▶ [The request]
Render the listing from its first line through the line containing "Answer: 1. the" as a JSON list of strings with one string per line, leaving out any blank lines.

▶ [Data extract]
+===+

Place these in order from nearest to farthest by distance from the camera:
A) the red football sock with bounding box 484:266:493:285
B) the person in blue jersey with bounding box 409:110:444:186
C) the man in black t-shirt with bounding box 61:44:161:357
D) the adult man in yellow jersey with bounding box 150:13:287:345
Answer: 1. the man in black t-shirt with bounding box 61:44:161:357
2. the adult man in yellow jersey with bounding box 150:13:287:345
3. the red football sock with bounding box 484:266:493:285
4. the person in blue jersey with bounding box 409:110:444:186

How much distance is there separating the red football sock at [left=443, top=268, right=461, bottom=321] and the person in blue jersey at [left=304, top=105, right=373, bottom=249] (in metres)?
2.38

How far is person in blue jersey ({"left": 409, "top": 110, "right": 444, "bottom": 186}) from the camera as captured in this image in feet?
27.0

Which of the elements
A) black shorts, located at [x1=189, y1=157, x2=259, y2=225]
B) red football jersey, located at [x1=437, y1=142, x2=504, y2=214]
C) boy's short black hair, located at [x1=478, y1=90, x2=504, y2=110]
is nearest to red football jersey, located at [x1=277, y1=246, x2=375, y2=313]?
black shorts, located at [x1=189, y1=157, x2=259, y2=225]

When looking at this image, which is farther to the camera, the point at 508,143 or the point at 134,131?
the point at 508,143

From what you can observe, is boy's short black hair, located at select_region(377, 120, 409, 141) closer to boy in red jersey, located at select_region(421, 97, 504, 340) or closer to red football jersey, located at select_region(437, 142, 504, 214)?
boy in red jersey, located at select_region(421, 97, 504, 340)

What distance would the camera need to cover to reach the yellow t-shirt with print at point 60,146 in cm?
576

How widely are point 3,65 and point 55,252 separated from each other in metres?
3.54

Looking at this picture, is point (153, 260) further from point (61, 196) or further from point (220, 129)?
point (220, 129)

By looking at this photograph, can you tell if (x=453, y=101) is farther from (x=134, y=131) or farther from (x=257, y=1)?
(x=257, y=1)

+===+

▶ [Solution for this task]
[
  "Place these in order from nearest to farthest by distance from the camera:",
  "A) the red football sock with bounding box 484:266:493:285",
  "B) the person in blue jersey with bounding box 409:110:444:186",
  "C) the man in black t-shirt with bounding box 61:44:161:357",
  "D) the adult man in yellow jersey with bounding box 150:13:287:345",
  "Answer: 1. the man in black t-shirt with bounding box 61:44:161:357"
]